## Work instructions
Each line below that contains "distractor" counts once; report the total and nothing more.

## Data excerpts

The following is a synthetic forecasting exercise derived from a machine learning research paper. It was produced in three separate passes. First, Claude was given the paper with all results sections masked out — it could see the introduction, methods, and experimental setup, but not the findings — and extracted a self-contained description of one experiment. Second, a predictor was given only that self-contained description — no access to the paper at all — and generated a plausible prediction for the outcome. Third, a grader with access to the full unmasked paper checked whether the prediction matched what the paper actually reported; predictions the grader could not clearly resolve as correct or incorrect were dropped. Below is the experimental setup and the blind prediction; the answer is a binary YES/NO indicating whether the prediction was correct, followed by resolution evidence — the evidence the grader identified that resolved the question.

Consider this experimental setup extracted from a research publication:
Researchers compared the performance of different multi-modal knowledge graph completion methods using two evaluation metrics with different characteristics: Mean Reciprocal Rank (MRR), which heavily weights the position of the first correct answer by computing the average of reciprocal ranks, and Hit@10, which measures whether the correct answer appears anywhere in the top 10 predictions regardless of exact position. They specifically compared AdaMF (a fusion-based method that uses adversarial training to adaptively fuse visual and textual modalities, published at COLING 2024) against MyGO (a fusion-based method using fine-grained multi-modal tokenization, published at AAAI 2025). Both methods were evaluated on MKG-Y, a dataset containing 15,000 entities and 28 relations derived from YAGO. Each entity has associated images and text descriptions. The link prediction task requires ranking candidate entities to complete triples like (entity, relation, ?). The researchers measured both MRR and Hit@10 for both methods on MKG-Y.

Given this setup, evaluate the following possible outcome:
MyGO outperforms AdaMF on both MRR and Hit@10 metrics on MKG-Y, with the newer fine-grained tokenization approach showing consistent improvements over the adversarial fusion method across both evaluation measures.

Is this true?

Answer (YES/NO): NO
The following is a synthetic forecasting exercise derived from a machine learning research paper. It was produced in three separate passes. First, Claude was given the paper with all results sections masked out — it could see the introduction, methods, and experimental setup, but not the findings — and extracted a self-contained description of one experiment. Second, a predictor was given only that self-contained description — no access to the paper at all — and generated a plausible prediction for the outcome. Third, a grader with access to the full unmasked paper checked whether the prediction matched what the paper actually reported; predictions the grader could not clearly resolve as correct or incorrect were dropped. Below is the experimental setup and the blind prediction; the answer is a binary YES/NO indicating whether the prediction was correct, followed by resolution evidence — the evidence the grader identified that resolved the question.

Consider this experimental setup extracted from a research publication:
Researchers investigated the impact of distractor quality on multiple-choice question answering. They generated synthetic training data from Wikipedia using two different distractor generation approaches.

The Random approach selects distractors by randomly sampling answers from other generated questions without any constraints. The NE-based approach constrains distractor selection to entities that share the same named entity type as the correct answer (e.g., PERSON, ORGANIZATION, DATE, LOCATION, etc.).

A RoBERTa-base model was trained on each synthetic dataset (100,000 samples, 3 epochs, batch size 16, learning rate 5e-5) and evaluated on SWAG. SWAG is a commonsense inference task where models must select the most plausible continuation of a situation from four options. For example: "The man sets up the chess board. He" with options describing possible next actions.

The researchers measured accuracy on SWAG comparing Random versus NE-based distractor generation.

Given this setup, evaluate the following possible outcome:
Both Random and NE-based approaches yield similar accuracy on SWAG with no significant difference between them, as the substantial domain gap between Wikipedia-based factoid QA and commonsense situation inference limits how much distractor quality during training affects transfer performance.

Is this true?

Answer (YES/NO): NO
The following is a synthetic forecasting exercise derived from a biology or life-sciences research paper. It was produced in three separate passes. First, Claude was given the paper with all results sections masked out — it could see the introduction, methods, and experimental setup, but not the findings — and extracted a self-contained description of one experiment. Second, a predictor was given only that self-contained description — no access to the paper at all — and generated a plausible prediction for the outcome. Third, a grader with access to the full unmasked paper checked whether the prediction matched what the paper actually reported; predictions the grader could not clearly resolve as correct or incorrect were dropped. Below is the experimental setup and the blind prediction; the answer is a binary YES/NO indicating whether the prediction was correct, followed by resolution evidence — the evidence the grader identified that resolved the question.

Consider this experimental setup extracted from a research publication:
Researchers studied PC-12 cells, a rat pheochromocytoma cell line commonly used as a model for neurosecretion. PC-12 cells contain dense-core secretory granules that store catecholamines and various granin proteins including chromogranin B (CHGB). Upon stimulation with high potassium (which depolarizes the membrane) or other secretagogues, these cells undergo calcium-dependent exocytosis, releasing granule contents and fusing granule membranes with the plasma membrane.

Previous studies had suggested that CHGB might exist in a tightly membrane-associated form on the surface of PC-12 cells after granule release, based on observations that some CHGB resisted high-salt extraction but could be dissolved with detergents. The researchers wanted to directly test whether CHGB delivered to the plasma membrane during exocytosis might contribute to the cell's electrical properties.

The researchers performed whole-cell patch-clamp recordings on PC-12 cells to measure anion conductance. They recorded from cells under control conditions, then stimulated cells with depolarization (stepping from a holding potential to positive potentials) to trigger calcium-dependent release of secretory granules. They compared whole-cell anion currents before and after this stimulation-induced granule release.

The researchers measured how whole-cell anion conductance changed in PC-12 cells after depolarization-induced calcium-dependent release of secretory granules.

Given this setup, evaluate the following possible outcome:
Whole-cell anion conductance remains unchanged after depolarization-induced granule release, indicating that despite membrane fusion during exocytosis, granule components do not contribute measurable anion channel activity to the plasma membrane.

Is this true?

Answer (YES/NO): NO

==

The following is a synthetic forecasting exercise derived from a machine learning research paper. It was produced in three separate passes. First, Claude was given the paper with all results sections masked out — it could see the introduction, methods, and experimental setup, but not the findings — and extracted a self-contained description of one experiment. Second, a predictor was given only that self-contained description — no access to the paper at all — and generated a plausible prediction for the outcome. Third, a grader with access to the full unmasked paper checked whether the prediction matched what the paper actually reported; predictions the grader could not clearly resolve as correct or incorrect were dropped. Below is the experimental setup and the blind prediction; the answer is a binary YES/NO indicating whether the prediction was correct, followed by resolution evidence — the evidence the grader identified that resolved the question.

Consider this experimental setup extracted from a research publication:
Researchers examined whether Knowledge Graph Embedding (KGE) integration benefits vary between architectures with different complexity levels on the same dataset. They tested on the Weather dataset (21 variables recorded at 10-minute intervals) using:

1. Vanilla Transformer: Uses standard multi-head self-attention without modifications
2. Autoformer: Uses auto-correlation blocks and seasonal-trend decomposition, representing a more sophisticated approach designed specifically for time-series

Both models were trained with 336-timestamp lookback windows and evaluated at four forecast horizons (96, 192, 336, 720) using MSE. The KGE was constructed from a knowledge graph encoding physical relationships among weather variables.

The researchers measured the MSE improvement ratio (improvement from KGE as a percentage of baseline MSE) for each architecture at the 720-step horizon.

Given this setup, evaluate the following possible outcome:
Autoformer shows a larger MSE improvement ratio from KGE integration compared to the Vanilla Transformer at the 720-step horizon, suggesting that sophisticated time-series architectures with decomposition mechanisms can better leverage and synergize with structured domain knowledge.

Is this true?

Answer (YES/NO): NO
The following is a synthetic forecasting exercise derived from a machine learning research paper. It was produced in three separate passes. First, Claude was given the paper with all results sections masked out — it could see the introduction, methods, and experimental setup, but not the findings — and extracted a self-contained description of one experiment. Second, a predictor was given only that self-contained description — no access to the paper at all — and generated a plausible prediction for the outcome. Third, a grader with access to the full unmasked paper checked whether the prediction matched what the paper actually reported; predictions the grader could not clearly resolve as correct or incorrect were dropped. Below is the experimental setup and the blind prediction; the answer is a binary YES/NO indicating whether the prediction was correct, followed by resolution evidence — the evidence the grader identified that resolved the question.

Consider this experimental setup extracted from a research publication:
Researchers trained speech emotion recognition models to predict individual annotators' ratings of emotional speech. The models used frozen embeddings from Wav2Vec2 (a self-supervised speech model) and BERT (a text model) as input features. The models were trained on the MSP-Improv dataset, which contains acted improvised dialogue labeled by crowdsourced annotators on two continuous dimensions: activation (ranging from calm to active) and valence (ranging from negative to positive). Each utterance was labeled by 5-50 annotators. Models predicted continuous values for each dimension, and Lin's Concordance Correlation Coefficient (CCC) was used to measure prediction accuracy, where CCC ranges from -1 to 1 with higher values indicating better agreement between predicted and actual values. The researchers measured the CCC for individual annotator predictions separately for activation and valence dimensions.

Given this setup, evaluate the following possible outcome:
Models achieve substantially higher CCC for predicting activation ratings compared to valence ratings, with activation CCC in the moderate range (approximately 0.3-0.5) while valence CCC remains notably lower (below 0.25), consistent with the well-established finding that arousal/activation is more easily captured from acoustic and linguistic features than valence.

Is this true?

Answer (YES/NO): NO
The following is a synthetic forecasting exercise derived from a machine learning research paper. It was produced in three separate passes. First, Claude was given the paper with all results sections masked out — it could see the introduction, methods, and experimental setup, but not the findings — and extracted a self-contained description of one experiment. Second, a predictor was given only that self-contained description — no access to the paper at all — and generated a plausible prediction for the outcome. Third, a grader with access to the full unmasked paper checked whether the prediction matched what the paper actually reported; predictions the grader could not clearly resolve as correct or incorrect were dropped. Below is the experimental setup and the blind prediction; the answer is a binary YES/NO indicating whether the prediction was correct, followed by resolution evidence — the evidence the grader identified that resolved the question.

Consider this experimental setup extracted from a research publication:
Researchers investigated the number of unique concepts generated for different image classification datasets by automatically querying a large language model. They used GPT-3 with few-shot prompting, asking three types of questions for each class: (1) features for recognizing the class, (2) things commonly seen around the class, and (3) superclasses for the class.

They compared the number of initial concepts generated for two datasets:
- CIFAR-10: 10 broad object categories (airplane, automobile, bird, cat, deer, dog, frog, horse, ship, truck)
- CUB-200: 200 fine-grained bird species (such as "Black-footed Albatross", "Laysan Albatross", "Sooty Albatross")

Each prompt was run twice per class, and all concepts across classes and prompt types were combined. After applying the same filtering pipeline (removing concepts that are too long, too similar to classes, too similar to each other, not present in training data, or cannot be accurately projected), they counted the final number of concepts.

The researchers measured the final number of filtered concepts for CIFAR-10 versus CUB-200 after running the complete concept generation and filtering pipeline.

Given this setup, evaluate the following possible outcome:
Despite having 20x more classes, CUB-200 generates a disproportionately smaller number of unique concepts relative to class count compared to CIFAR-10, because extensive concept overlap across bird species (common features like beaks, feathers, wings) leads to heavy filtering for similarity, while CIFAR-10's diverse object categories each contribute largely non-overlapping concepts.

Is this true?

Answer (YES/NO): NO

## Expected answer
4